Three of the four Bartholomew County private schools saw enrollment rise this year, with Columbus Christian School experiencing the biggest bump at 22 percent.
Columbus Christian’s jump from 168 to 205 students is attributed in part to the state voucher program, which allows qualified low- to middle-income families to use state funds to send their children to private schools. Columbus Christian has 53 students on vouchers this year, compared with 30 last year.
First-year Principal Kendall Wildey called vouchers a blessing.
The other component driving enrollment growth is positive word-of-mouth advertising, Wildey said.
But as Columbus Christian continues to grow, its resources are getting spread thin, he said, adding that it’s sometimes difficult to come up with extra desks, computers and other classroom materials.
“We are in the process of working through the growing pains in terms of space,” Wildey said. “We hope to continue to grow, so we have a problem of having to build on.”
Total enrollment among local private schools has increased by 50 students, or 4.8 percent, from last year.
Here are snapshots of the other private schools in the area:
Mike Gorday, director of ABC Stewart, said enrollment has increased by about 10 students (9.1 percent) at the kindergarten through sixth-grade level of the local Montessori school.
“I think the people in the community recognize the quality of education we provide,” Gorday said. “This is our 43th year in Columbus, so it has a reputation for outstanding educational programs.”
St. Peter’s, which offers kindergarten- through eighth-grade classes, has added 18 students this year.
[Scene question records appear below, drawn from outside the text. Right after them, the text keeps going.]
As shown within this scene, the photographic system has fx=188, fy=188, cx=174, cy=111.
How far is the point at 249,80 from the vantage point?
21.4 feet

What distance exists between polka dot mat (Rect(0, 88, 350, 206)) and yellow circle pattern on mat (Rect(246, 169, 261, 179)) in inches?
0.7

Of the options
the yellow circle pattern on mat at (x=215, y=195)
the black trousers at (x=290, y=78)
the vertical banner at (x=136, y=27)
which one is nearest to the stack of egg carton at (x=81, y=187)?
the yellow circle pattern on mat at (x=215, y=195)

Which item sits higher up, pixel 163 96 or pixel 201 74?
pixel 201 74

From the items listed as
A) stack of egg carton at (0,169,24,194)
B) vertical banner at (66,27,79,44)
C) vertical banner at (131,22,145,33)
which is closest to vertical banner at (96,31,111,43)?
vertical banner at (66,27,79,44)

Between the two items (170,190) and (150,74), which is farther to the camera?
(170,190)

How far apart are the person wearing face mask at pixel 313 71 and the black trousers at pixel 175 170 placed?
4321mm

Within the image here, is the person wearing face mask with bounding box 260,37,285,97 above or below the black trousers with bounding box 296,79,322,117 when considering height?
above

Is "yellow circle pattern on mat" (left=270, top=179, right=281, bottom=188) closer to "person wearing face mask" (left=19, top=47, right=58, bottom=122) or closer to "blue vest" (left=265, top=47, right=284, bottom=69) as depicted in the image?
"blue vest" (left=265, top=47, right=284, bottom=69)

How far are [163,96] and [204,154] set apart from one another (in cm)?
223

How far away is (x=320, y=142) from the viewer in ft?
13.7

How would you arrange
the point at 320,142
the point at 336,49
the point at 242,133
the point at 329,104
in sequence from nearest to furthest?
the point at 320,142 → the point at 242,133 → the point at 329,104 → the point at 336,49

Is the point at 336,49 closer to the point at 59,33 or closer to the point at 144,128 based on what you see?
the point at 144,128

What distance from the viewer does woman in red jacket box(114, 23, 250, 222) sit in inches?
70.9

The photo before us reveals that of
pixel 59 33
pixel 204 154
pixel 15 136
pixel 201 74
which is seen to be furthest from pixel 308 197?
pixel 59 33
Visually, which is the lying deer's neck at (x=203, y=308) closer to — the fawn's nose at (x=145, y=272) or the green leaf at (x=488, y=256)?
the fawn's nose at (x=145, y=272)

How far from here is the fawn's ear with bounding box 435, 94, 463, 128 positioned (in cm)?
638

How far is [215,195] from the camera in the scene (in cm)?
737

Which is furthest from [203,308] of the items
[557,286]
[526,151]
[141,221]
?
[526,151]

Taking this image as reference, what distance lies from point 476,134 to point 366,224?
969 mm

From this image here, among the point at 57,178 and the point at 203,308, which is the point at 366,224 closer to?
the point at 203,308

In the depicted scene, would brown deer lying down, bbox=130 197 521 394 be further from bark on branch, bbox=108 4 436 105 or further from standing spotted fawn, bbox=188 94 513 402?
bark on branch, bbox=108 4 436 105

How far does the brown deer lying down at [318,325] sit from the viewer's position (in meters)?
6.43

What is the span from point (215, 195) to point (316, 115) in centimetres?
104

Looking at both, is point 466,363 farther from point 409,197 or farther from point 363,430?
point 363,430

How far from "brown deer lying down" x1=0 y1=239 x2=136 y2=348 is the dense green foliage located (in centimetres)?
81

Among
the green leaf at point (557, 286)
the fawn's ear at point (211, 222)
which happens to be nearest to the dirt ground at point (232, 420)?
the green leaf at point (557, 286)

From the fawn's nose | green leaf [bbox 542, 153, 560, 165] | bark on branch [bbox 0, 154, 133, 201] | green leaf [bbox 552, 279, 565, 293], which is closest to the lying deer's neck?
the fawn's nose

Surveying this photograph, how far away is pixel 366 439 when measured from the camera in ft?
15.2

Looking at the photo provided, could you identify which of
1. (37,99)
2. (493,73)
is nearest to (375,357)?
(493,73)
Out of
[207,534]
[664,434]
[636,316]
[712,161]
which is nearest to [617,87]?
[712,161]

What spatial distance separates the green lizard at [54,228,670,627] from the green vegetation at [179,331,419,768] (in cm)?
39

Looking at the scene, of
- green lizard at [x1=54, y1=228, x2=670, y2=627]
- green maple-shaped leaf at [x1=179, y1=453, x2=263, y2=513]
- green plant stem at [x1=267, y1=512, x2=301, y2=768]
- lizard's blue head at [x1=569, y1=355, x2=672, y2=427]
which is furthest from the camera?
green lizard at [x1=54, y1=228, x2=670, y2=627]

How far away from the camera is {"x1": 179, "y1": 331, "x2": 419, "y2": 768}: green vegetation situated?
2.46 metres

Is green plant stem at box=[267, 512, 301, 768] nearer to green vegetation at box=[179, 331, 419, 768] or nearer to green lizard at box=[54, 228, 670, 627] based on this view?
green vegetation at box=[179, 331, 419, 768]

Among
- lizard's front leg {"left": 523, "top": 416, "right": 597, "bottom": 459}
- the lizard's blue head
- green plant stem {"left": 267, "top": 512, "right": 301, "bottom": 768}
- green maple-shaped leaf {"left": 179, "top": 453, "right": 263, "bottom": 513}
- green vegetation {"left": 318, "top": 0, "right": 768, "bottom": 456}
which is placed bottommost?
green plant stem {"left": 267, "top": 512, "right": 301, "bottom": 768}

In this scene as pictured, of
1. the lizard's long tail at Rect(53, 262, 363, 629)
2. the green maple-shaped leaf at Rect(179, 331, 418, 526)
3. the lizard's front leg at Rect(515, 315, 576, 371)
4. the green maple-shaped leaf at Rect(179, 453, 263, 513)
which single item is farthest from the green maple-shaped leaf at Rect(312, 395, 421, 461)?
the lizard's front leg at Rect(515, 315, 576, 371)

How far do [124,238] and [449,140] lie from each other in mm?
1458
Principal Scott Schumacher said the slight growth at St. Peter’s was due more to the school’s good reputation than to vouchers.
St. Bartholomew, also a kindergarten through eighth-grade school, lost 15 students.
Principal Kathy Schubel wasn’t concerned with the slight dip in her school’s enrollment, where a small kindergarten class contributed to its overall decrease.
Having a drop in enrollment in a particular grade is something that parents don’t mind, in that it generates a smaller student-teacher ratio, Schubel said.
Therein lies the quandary private schools face.
“I would like to see our numbers grow,” Schubel said. “But it’s kind of a double-edged sword. A lot of people come here because of the small class sizes. If you grow too much, you lose them.”